READING PASSAGE —
* * *
# My big boy is finally home *update & pics ;)*



## dagmar88 (Jan 10, 2011)

At last, my 9 month old puppy is here since yesterday.
The previous owners bought to boys out of the same litter and that did not work wel for them.

My dog Charlie can be a real bitch towards other dogs; but when they met for the first time in the local park she reacted quite good.
I took a day to get to know him a little and for him to get more relaxed, and since a couple of hours they're together in the living room...

My boy Fluffy:



























And his new girlfriend






I hope everything will go well in the next couple of weeks. He's a real sweetheart and I'm totally in love with both of them


----------



## falldowngobump (Jan 10, 2011)

How cute!! I think they are best pals now!


----------



## Deda (Jan 10, 2011)

OMG, Dagmar!

1 day and you've already spoiled him rotten!  I love the chair pic!


----------



## agriffin (Jan 10, 2011)

So cute!  I love it when big doggies lay all sprawled out on their backs!


----------



## pixybratt (Jan 10, 2011)

how adorable they look like best pals


----------



## Bukawww (Jan 10, 2011)

Your boy Charlie is a really handsome guy!  I also have a soft spot for bull terriers - I used to work in a kennel and per policy had to be isolated from the rest of the animals.  Because of that I'd use my breaks to take each one out individually and give them plenty of love!

What part of Holland are you near?  I have lots of family in Haarlem, Schagen, and St Maartensbrug - its been a long time since I've visited but I have very fond memories of my time there.


----------



## jenrb1982 (Jan 11, 2011)

Charlie, how cute, I love them!

I call my son Charlie every now and then, his name is Andrew and no one can figure out why i scream Charlie when he's not listening, neither can I!


----------



## soapbuddy (Jan 11, 2011)

I hope it works out. They are beautiful furbabies.


----------



## MsDee (Jan 11, 2011)

You got two cuties. Hope everything works out with new member of the family.


----------



## Microdot (Jan 11, 2011)

Congratulations on your new baby, they are both beautiful pups!

Dotty


----------



## dagmar88 (Jan 11, 2011)

jenrb1982 said:
			
		

> Charlie, how cute, I love them!
> 
> I call my son Charlie every now and then, his name is Andrew and no one can figure out why i scream Charlie when he's not listening, neither can I!



 There's probably a link between the name Charlie and not listening.
Or at least she didn't for the first year; she's very obedient now as long as we're away from tree branches and water    

Charlie's my girl, she's a 1.5 year old bull terrier x american staffordshire terrier, very enthusiastic, intelligent, loving towards people and small children and has high energy.
* * *
SET EXERCISE A — In the new-puppy thread, replace "Haarlem" with "Utrecht" in the passage from "## Bukawww (Jan" up to and including "my time there.", and write out that passage.
* * *
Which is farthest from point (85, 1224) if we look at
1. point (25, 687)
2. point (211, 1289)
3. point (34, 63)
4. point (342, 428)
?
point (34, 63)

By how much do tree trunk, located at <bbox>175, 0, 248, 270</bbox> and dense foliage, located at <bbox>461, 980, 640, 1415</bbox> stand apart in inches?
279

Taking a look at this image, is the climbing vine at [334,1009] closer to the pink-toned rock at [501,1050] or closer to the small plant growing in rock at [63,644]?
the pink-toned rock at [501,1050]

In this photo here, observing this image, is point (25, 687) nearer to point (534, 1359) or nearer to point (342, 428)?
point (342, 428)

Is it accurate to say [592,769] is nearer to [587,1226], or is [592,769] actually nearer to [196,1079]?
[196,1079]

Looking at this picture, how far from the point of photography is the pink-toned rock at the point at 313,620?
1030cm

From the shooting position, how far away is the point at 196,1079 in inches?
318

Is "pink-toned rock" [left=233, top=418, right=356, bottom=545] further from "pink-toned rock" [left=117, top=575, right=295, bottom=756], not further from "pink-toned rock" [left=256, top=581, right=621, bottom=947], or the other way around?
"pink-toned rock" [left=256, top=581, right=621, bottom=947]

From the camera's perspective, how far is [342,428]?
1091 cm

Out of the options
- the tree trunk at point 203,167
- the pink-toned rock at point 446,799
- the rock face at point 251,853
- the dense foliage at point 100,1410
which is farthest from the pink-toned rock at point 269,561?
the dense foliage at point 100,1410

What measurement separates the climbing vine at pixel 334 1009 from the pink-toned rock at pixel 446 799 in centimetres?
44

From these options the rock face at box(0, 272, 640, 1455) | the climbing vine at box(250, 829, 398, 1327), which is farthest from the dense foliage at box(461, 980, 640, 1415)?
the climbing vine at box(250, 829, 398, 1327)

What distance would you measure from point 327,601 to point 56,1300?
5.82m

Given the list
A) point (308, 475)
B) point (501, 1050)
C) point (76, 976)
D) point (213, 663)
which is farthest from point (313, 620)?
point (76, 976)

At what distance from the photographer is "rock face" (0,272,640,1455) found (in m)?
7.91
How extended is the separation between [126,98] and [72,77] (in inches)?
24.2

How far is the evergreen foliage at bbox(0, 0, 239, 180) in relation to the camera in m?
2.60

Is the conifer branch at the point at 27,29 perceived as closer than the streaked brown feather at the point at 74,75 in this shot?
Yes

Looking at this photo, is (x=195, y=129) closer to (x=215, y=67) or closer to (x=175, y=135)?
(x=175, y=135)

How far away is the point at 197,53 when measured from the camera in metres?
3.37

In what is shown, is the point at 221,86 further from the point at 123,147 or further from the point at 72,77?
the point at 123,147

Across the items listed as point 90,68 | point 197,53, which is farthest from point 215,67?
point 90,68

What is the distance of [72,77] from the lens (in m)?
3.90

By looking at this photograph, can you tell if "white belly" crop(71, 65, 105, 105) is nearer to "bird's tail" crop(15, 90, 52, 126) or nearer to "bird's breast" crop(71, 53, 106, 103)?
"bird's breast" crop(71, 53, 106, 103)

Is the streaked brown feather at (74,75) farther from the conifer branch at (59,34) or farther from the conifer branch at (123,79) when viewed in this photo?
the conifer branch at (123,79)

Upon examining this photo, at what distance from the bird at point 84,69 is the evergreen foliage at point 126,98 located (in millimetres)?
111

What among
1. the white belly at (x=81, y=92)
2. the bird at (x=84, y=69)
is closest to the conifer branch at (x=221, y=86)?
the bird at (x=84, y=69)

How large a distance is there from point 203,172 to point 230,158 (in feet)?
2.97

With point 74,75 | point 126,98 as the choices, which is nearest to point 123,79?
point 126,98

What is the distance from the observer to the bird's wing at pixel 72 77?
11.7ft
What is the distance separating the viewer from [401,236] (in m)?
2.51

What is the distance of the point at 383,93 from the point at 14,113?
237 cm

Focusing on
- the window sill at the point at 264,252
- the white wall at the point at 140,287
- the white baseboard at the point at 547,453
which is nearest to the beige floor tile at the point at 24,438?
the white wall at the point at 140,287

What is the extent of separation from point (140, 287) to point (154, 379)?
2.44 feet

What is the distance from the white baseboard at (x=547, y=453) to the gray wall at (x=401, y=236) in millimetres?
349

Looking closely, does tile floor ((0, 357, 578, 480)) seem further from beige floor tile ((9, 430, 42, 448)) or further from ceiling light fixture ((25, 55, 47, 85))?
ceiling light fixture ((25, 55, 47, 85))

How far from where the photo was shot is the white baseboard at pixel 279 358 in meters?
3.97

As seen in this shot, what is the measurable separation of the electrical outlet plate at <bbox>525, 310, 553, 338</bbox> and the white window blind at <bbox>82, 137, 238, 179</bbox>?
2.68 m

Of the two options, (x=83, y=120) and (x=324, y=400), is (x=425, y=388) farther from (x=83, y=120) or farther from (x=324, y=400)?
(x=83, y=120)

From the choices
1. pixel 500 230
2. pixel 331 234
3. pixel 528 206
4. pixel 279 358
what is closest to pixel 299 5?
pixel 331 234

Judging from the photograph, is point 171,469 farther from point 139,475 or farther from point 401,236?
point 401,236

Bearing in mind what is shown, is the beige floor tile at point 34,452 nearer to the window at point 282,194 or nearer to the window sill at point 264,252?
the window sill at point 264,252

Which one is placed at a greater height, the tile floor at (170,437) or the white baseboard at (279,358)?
* * *
SET EXERCISE B — Copy the records word for word, from the line with "Judging from the" up to and including the last line of the records.

SOLUTION A —
## Bukawww (Jan 10, 2011)

Your boy Charlie is a really handsome guy!  I also have a soft spot for bull terriers - I used to work in a kennel and per policy had to be isolated from the rest of the animals.  Because of that I'd use my breaks to take each one out individually and give them plenty of love!

What part of Holland are you near?  I have lots of family in Utrecht, Schagen, and St Maartensbrug - its been a long time since I've visited but I have very fond memories of my time there.

SOLUTION B —
Judging from the photograph, is point 171,469 farther from point 139,475 or farther from point 401,236?
point 401,236

Bearing in mind what is shown, is the beige floor tile at point 34,452 nearer to the window at point 282,194 or nearer to the window sill at point 264,252?
the window sill at point 264,252

Which one is placed at a greater height, the tile floor at (170,437) or the white baseboard at (279,358)?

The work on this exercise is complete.